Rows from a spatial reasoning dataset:

•••••

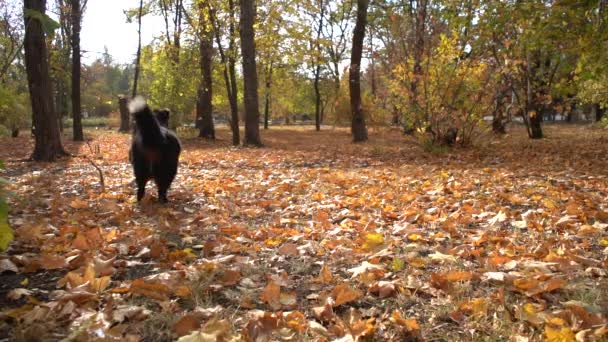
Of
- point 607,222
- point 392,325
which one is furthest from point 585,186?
point 392,325

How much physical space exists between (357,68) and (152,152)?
40.6ft

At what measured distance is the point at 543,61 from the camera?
1686 cm

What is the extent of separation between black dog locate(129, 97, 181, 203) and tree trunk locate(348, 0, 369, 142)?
11.9 meters

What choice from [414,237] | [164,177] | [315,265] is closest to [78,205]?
[164,177]

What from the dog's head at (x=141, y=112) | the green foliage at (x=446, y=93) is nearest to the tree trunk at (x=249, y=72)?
the green foliage at (x=446, y=93)

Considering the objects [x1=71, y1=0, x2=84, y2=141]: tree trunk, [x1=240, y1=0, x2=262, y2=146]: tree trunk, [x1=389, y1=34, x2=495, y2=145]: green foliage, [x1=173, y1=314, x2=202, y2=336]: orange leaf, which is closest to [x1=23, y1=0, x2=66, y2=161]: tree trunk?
[x1=240, y1=0, x2=262, y2=146]: tree trunk

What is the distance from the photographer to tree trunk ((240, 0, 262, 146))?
14219 mm

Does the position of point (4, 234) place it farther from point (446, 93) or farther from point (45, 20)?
point (446, 93)

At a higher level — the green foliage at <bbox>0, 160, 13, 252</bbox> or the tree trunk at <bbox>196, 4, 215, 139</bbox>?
the tree trunk at <bbox>196, 4, 215, 139</bbox>

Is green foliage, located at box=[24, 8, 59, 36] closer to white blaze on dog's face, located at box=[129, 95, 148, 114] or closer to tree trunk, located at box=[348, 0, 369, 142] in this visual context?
white blaze on dog's face, located at box=[129, 95, 148, 114]

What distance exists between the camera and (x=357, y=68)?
16.3 meters

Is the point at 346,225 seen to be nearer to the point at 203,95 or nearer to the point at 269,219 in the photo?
the point at 269,219

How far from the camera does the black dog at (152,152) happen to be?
15.8 ft

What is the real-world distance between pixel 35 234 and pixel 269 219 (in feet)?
6.88
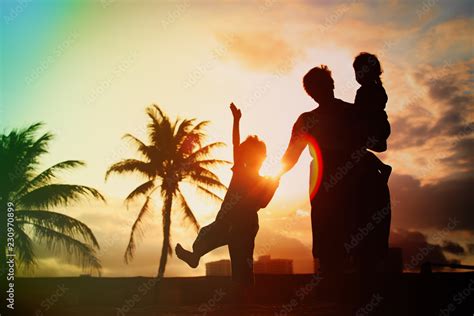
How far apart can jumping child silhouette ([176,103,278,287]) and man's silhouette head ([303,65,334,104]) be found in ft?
3.19

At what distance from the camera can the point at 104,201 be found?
886 inches

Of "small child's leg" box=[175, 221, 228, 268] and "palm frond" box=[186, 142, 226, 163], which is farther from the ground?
"palm frond" box=[186, 142, 226, 163]

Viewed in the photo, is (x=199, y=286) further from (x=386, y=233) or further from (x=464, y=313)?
(x=386, y=233)

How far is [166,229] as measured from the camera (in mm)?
27125

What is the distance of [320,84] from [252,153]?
43.9 inches

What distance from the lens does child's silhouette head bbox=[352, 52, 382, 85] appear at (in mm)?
4156

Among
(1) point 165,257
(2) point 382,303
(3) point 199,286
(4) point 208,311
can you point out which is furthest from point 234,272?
(1) point 165,257

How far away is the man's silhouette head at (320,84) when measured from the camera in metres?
4.27

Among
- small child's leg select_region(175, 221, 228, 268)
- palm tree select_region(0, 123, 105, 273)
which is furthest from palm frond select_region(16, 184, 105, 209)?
small child's leg select_region(175, 221, 228, 268)

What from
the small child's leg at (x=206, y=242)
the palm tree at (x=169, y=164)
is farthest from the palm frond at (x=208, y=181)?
the small child's leg at (x=206, y=242)

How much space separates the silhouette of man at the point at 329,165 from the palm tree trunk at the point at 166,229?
76.6 feet

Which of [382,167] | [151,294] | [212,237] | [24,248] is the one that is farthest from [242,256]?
[24,248]

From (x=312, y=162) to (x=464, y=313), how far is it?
11.2 ft

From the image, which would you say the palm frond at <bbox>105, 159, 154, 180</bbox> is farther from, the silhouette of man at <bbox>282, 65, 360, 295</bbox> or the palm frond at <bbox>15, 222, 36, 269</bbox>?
the silhouette of man at <bbox>282, 65, 360, 295</bbox>
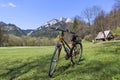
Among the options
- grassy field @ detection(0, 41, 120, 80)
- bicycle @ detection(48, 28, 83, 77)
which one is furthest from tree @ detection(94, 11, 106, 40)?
bicycle @ detection(48, 28, 83, 77)

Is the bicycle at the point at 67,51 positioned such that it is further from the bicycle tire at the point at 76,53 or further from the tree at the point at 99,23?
the tree at the point at 99,23

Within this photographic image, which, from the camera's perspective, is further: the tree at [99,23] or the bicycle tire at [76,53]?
the tree at [99,23]

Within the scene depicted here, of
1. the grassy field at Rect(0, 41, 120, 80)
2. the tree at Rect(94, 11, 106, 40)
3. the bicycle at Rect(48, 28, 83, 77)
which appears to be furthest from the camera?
the tree at Rect(94, 11, 106, 40)

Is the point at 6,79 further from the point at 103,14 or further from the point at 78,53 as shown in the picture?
the point at 103,14

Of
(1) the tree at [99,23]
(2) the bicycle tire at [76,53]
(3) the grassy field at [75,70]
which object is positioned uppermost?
(1) the tree at [99,23]

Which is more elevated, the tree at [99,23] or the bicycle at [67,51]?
the tree at [99,23]

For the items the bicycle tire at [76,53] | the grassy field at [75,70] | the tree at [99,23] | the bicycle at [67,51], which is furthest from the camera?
the tree at [99,23]

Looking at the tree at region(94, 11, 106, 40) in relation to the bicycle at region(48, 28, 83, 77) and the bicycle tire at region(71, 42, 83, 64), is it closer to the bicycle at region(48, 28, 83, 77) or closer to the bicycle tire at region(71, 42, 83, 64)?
the bicycle tire at region(71, 42, 83, 64)

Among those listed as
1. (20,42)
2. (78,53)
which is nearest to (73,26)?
(20,42)

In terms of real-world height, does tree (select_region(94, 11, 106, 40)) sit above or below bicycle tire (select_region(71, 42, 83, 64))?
above

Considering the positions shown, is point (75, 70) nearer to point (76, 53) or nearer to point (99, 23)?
point (76, 53)

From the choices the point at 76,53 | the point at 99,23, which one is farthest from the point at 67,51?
the point at 99,23

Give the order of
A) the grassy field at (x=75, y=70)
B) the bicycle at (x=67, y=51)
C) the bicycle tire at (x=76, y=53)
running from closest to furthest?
the grassy field at (x=75, y=70) < the bicycle at (x=67, y=51) < the bicycle tire at (x=76, y=53)

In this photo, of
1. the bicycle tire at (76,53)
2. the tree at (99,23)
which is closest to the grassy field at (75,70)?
the bicycle tire at (76,53)
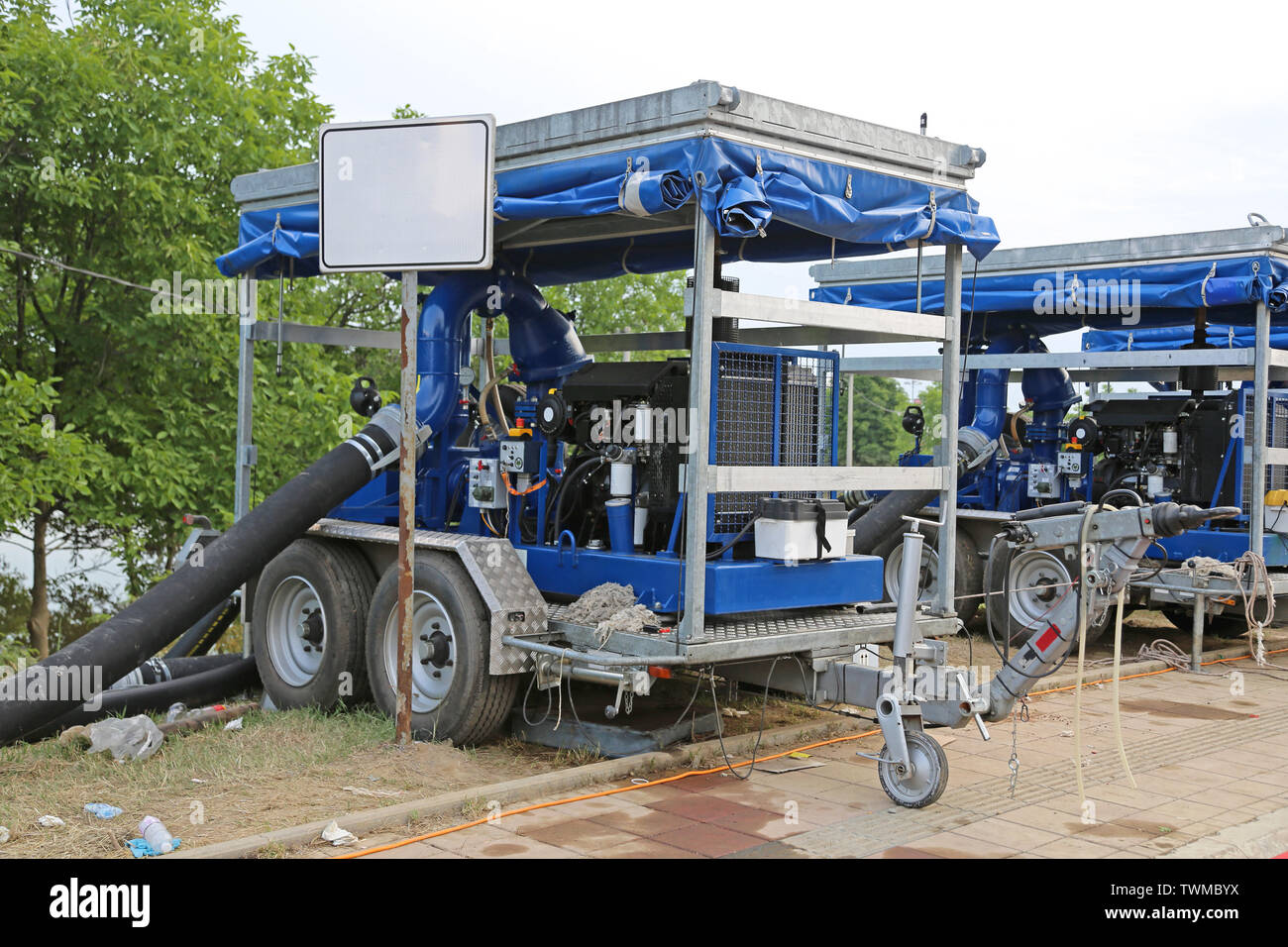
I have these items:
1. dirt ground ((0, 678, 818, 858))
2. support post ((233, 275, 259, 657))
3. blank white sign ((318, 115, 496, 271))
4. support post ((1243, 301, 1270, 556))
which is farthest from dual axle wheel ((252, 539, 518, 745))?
support post ((1243, 301, 1270, 556))

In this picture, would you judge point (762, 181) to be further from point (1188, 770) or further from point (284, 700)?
point (284, 700)

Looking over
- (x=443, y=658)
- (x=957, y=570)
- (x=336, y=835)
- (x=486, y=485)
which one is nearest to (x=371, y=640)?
(x=443, y=658)

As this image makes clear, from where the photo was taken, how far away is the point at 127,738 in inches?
274

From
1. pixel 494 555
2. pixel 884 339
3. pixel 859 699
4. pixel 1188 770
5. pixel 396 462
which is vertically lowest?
pixel 1188 770

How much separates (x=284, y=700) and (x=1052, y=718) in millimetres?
5160

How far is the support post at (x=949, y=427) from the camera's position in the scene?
24.3 feet

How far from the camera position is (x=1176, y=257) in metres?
11.5

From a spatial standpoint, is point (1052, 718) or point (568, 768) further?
point (1052, 718)

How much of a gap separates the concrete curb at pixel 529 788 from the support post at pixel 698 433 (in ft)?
2.81

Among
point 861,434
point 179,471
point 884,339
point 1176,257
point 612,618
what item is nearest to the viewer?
point 612,618

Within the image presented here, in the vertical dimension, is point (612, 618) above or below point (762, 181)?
below

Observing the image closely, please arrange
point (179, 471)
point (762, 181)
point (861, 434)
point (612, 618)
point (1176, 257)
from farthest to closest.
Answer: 1. point (861, 434)
2. point (179, 471)
3. point (1176, 257)
4. point (612, 618)
5. point (762, 181)

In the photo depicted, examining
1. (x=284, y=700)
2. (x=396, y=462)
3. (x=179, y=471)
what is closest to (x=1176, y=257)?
(x=396, y=462)

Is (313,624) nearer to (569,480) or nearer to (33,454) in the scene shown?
(569,480)
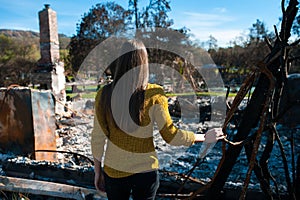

•••••

* _WHAT THE EXERCISE ASKS_: Rewrite the entries from the line containing "How far is the" through the end of the entries, inclusive, changing every "support post" to "pillar" and leaving all else unchanged. Omit the pictures from your answer.

* _CORRECT OUTPUT_:
How far is the pillar at (x=949, y=427) from the camera's position in the scene?
24.3 feet

How far from the camera position is (x=1176, y=257) in metres?
11.5

From a spatial standpoint, is point (1052, 718) or point (568, 768) further?
point (1052, 718)

How much of a gap separates the concrete curb at pixel 529 788 from the pillar at pixel 698 433 (in ft)?
2.81

Among
point 861,434
point 179,471
point 884,339
point 1176,257
point 612,618
what item is nearest to the viewer?
point 612,618

Within the image presented here, in the vertical dimension, is point (612, 618) above or below point (762, 181)?
below

Observing the image closely, please arrange
point (179, 471)
point (762, 181)
point (861, 434)
point (612, 618)
point (1176, 257)
from farthest to closest.
Answer: 1. point (861, 434)
2. point (179, 471)
3. point (1176, 257)
4. point (612, 618)
5. point (762, 181)

In the photo depicted, examining
1. (x=284, y=700)
2. (x=396, y=462)
3. (x=179, y=471)
what is closest to (x=1176, y=257)?
(x=396, y=462)

Is (313,624) nearer to (569,480) or nearer to (33,454) in the scene shown?
(569,480)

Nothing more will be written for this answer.